▶ [Source passage]:
•••••
Lights go out at 10pm on the dot and the following morning breakfast is served from sunrise until 7am. The red-and-white chequered blankets must be folded according to Swiss military tradition – lengthwise first. The wash room is about 5°C and its melted glacial water even colder.

But the ‘hardships’ of hiking from one Alpine hut to another are easily outweighed by the rewards: the shrill cry of woodchuck-like marmots, the sharp silhouettes of mountain goats on a narrow ledge, the deep blue of a gentian, awakening to a landscape turned suddenly white with snow, and ending the day playing cards huddled around the oven.

The Swiss Alpine Club lists 153 of these huts on various hiking routes, including private huts, which are sometimes run by ski clubs and other associations. There are more than 300 mountain lodges ranging from ‘comfortable’ with showers and four-bed rooms to simple unguarded shelters.
•••••
▶ [Stored data]:

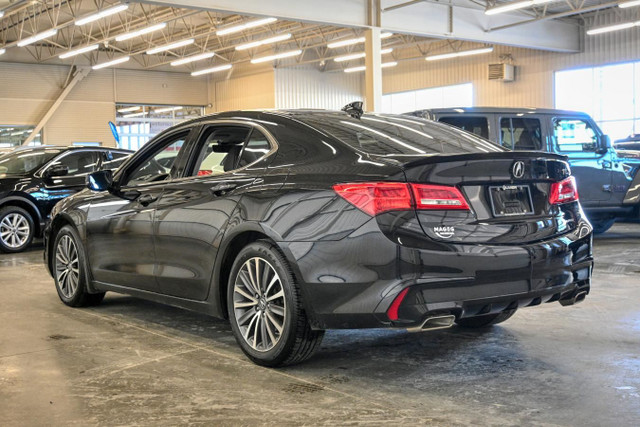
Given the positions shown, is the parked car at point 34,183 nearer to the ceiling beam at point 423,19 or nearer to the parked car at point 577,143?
the parked car at point 577,143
•••••
Please return the Alpine hut passage word for word, in full. The lines have no connection to the Alpine hut passage.

▶ [Result of this task]:
Lights go out at 10pm on the dot and the following morning breakfast is served from sunrise until 7am. The red-and-white chequered blankets must be folded according to Swiss military tradition – lengthwise first. The wash room is about 5°C and its melted glacial water even colder.

But the ‘hardships’ of hiking from one Alpine hut to another are easily outweighed by the rewards: the shrill cry of woodchuck-like marmots, the sharp silhouettes of mountain goats on a narrow ledge, the deep blue of a gentian, awakening to a landscape turned suddenly white with snow, and ending the day playing cards huddled around the oven.

The Swiss Alpine Club lists 153 of these huts on various hiking routes, including private huts, which are sometimes run by ski clubs and other associations. There are more than 300 mountain lodges ranging from ‘comfortable’ with showers and four-bed rooms to simple unguarded shelters.